RFR: 8332163: C2 SuperWord: refactor PacksetGraph and SuperWord::output into VTransformGraph

Emanuel Peter epeter at openjdk.org
Sun Jun 16 18:53:42 UTC 2024


On Fri, 14 Jun 2024 10:34:38 GMT, Emanuel Peter <epeter at openjdk.org> wrote:

> The original PR was [here](https://github.com/openjdk/jdk/pull/19261), it got too chaotic.
> 
> I added some extra tests for this in: https://github.com/openjdk/jdk/pull/19558
> I extracted some refactorings to: https://github.com/openjdk/jdk/pull/19573
> 
> We used to have:
> - `PacksetGraph`: this detects cycles introduces by packs, and schedules/reorders the memops.
> - `SuperWord::apply_vectorization`: creates `VectorNodes` directly from the `PackSet`.
> 
> In my blog, I have published lots of ideas for SuperWord / AutoVectorization improvements:
> https://eme64.github.io/blog/2023/11/03/C2-AutoVectorizer-Improvement-Ideas.html
> 
> Many ideas are based on the "VectorTransform IR": cost-model, if-conversion, direct widening of scalars to vectors, additional optimizations/features with shuffle/pack/extract, handling more reduction patterns, etc.
> 
> I now decided to name it `VTransform`, which is essencially a graph `VtransformGraph` of nodes `VTransformNodes` that resemble the C2 Node on purpose, because the `VTransform` models the C2 graph after vectorization. We can now model the transformation from scalar-loop to vectorized-loop without modifying the C2 graph yet.
> 
> The new code has these steps:
> - Given the `PackSet` from `SuperWord`, we create a `VTransformGraph` with `SuperWordVTransformBuilder`.
> - [Not yet: all sorts of optimizations / checks on the `VTransformGraph`, in future RFE's]
> - We then schedule the `VTransformGraph`, and check for cycles.
> - Once we are ready to commit to vectorization, we call `VTransformGraph::apply_vectorization` which lets each individual `VTransformNode::apply` generate the new vectorized C2 nodes.
> 
> **Testing**
> 
> Regression testing passed.
> 
> Performance testing running...

src/hotspot/share/opto/superword.cpp line 1878:

> 1876: //                                                         +--------+
> 1877: //
> 1878: class PacksetGraph {

Note: completely removed, replaced with `VTransformGraph`

src/hotspot/share/opto/superword.cpp line 1935:

> 1933: 
> 1934:   // Create nodes (from packs and scalar-nodes), and add edges, based on the dependency graph.
> 1935:   void build() {

Note: `build` is now done by `SuperWordVTransformBuilder::build_vtransform`.

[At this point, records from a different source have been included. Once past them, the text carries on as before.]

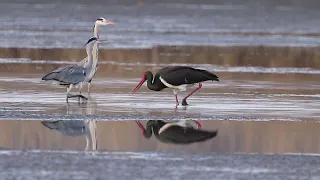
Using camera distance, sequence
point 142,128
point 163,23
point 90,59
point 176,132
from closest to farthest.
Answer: point 176,132, point 142,128, point 90,59, point 163,23

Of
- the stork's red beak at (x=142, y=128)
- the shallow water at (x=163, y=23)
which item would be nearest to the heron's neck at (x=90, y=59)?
the stork's red beak at (x=142, y=128)

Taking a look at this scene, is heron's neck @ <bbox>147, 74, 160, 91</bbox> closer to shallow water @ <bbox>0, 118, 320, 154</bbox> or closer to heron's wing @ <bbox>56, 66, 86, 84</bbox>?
heron's wing @ <bbox>56, 66, 86, 84</bbox>

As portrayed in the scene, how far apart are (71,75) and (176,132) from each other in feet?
12.4

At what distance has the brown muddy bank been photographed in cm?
2297

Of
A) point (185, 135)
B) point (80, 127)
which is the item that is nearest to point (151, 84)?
point (80, 127)

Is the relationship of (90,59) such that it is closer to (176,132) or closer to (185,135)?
(176,132)

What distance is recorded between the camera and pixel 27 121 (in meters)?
13.5

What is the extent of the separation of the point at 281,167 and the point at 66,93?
285 inches

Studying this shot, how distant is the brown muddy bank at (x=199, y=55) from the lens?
23.0 m

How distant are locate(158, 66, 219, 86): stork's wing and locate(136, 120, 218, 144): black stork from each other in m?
2.19

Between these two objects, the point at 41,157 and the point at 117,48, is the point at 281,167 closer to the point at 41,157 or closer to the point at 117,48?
the point at 41,157

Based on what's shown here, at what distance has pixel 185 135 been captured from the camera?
1259cm

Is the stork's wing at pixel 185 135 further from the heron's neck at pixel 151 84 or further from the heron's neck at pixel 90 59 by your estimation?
the heron's neck at pixel 90 59

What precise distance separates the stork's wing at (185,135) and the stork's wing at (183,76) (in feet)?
9.02
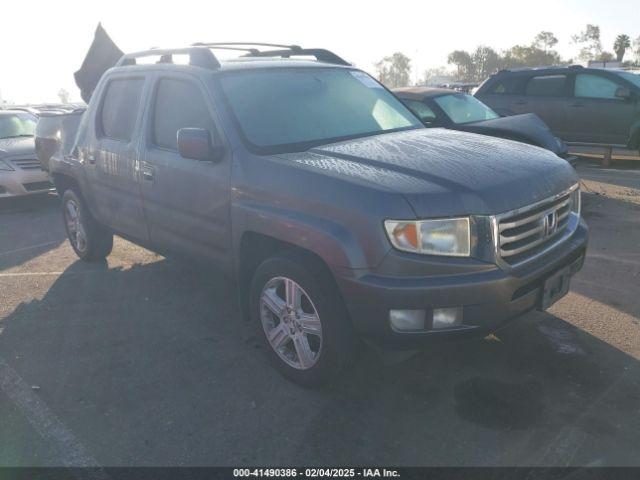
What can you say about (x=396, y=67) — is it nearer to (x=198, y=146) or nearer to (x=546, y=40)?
(x=546, y=40)

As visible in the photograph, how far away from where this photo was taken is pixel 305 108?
3.78m

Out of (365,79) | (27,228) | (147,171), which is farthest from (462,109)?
(27,228)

src/hotspot/share/opto/superword.cpp line 1961:

> 1959:   //     in the Phi. Further, we replace uses of the old last store
> 1960:   //     with uses of the new last store (current_state).
> 1961:   GrowableArray<Node*> uses_after_loop;

Note: I wanted to add a `ResourceMark`. `Node_List` allocates from the `node_arena`, which I do not want. With `GrowableArray`, I can be sure that we allocate from the resource area.

src/hotspot/share/opto/superword.cpp line 2012:

> 2010:   // those to the memops_schedule. At the end, we return the memops_schedule, and
> 2011:   // note if topsort was successful.
> 2012:   Node_List schedule() {

Note: `schedule` here is done with topsort. But that is not great, because you need to edit the graph, i.e. remove edges. We now use a different algo in `VTransformGraph::schedule`.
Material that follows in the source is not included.